We can now perform principal component analysis (PCA) on the scaled
data using the RunPCA()
function. By default, only the data
from the previously HVG are used as input.
The PCA results are saved into the pbmc
object. In the
example below, we visualize the top 5 genes (positively or negatively)

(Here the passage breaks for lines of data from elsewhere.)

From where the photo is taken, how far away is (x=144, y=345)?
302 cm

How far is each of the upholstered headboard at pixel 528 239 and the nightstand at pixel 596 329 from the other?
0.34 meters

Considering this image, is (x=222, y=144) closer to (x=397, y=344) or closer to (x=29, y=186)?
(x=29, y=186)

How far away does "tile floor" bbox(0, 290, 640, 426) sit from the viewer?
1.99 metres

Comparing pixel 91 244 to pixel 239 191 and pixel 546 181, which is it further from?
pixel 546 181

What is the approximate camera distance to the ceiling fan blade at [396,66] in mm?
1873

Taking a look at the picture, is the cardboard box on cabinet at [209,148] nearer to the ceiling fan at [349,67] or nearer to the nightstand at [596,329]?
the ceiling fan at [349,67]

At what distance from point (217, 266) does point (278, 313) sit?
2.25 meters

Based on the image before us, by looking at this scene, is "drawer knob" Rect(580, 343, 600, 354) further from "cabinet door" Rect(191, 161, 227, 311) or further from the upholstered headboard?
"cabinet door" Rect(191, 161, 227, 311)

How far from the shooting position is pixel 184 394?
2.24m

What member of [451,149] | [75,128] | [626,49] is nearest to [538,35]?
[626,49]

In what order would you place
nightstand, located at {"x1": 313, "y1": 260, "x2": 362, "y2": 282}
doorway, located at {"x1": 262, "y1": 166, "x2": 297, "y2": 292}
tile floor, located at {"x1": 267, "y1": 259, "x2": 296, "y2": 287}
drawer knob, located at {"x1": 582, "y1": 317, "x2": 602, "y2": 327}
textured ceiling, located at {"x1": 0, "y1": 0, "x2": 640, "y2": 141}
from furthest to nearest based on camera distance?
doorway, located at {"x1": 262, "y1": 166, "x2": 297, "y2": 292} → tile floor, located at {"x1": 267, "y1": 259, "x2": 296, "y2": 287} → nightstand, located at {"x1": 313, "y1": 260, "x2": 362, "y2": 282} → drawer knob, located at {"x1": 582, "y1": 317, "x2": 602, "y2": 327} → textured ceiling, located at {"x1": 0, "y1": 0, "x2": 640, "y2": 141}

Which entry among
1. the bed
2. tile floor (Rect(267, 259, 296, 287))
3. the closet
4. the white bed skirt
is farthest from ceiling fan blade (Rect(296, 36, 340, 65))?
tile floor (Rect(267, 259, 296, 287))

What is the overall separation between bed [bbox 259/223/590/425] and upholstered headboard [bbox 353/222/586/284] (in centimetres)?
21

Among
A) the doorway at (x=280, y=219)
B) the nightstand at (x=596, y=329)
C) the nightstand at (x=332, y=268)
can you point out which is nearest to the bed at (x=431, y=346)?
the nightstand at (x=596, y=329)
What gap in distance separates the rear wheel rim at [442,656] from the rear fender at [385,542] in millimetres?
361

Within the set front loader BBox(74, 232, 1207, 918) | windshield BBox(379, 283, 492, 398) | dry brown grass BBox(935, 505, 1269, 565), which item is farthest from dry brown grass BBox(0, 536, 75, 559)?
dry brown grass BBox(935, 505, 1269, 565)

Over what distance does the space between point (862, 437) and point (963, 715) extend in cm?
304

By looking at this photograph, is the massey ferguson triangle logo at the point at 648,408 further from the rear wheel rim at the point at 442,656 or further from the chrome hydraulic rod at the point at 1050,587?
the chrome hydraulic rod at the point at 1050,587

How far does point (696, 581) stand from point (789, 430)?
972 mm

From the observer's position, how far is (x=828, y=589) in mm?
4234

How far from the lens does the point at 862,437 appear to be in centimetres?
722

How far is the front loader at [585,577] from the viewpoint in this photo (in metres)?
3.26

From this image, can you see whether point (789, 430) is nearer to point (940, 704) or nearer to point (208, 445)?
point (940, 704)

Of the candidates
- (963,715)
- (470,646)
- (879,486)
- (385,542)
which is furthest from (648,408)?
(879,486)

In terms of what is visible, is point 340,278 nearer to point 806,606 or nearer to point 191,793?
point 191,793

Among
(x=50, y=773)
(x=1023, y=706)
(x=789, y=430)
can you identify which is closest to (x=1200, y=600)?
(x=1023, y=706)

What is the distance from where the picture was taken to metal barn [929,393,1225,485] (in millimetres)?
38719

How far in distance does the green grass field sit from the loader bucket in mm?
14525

associated with the top 4 principal components (PC):
## PC_ 1
## Positive: AIF1, FCN1, FCER1G, CFD, SERPINA1
## Negative: MALAT1, IL7R, ACAP1, B2M, CTSW
## PC_ 2
## Positive: GZMA, CST7, PRF1, CTSW, B2M
## Negative: MS4A1, HLA-DQA1, HLA-DQB1, LINC00926, CD79B
## PC_ 3
## Positive: HLA-DQA1, HLA-DQB1, CD79B, HLA-DRB1, MS4A1
## Negative: SPARC, GNG11, NRGN, GP9, TUBB1
## PC_ 4
## Positive: IL7R, S100A6, MAL, FYB, GIMAP7
## Negative: HLA-DQA1, CD79B, HLA-DQB1, MS4A1, HLA-DRB1
Using the VizDimLoadings()
function, we can also
visualize the loadings (positive or negative) of the top genes
associated with the principal components of interest. To do so, we need
to specify which type of dimensionality reduction results we want to
access (reduction = "pca"
) and the dimensions we are
interested in (here, principal components PC1 and PC2 as indicated by
dims = 1:2
).
Question: Which is the gene with the largest negative association to PC1?
The top associated genes, and their loadings, can be also visualized
in an heatmap using the DimHeatmap()
function. The
cells
argument can be used to restrict the analysis to the
most “extreme” cells to speed up the computation. In the resulting
heatmap, both cells and genes are sorted according to their scores,
allowing the detection of interesting or uninteresting patterns. These
plots are useful, for instance, to identify PC strongly associated to
cell cycle genes (e.g. TOP2A, MKI67) or to decide which PC to include in
downstream analyses.
We can also plot more than one component, e.g. PC1 and PC20:
Question: What do you notice when comparing PC1 and PC20 heatmaps?
Question: How can we visualize the gene loadings of the first 9 PC using the
DimHeatmap()
function?
The next step of the analysis is clustering, which is performed on the single-cell PCA scores. To this end, we have to select the top PC that are needed to capture most of the data variance.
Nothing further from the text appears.